Johnson sealed Patel’s fate with his own disdain for bureaucrats - GulfToday

Johnson sealed Patel’s fate with his own disdain for bureaucrats

Andrew Grice

Political columnist for The Independent.

Political columnist for The Independent.

Priti Patel

Priti Patel

Normally, a “three strikes and you’re out” rule would appeal to Priti Patel, as the home secretary is a hardliner on law and order. She will be rather less in favour of the maxim today, after allegations that she bullied civil servants in a third government department surfaced.

It was inevitable other officials would emerge from the Whitehall woodwork after last weekend’s dramatic resignation by Philip Rutnam as permanent secretary at the Home Office. There have since been claims that Patel also bullied civil servants at the Department for Work and Pensions (DfID) and the Department for International Development. She denies all the allegations.
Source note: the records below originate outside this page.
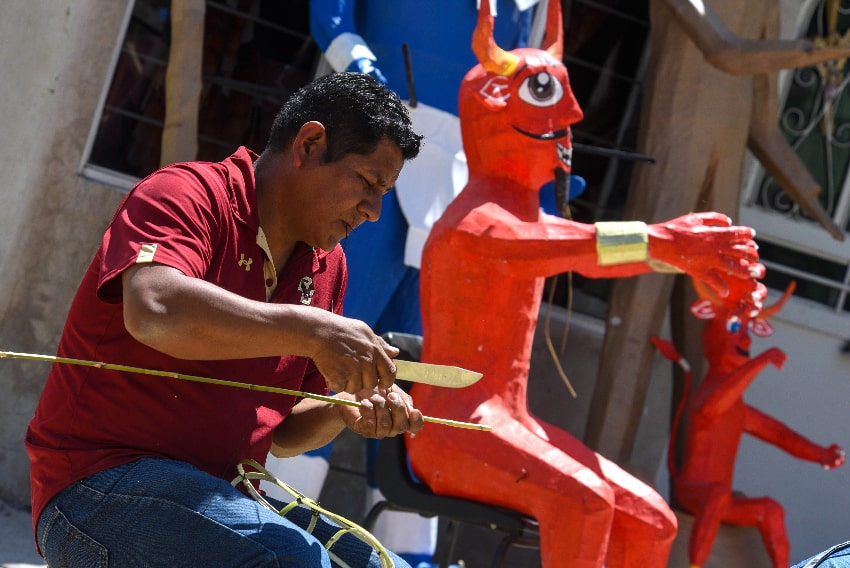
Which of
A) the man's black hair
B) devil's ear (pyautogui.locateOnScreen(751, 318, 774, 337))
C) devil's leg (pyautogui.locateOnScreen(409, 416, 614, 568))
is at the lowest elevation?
devil's leg (pyautogui.locateOnScreen(409, 416, 614, 568))

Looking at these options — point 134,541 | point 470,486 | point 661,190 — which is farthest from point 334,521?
point 661,190

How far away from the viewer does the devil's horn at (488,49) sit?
3.18m

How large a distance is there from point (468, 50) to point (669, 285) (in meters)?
1.20

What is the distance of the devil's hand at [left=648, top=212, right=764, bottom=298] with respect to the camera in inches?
118

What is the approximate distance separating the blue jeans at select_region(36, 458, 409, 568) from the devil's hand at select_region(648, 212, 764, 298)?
65.1 inches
One DfID official told me at the time that her attitude towards her staff was, “You’re all useless.” Another said: “She was interested in her own career; she wasn’t interested in the department.” Her officials felt she misled them over her infamous “holiday” to Israel, which forced her resignation because she had secret meetings with senior Israeli figures.

Boris Johnson knew all about the Israel controversy because he was foreign secretary at the time. (Patel privately blamed her downfall on leaks from Foreign Office officials). However, when it came to forming his cabinet last July, Patel ticked several boxes: he trusted her, having spent time with her on the Vote Leave battle bus in 2016; her appointment would boost diversity on two fronts; and she was hardline on crime, an issue on which Johnson believed the Tories had lost their way under Theresa May’s premiership.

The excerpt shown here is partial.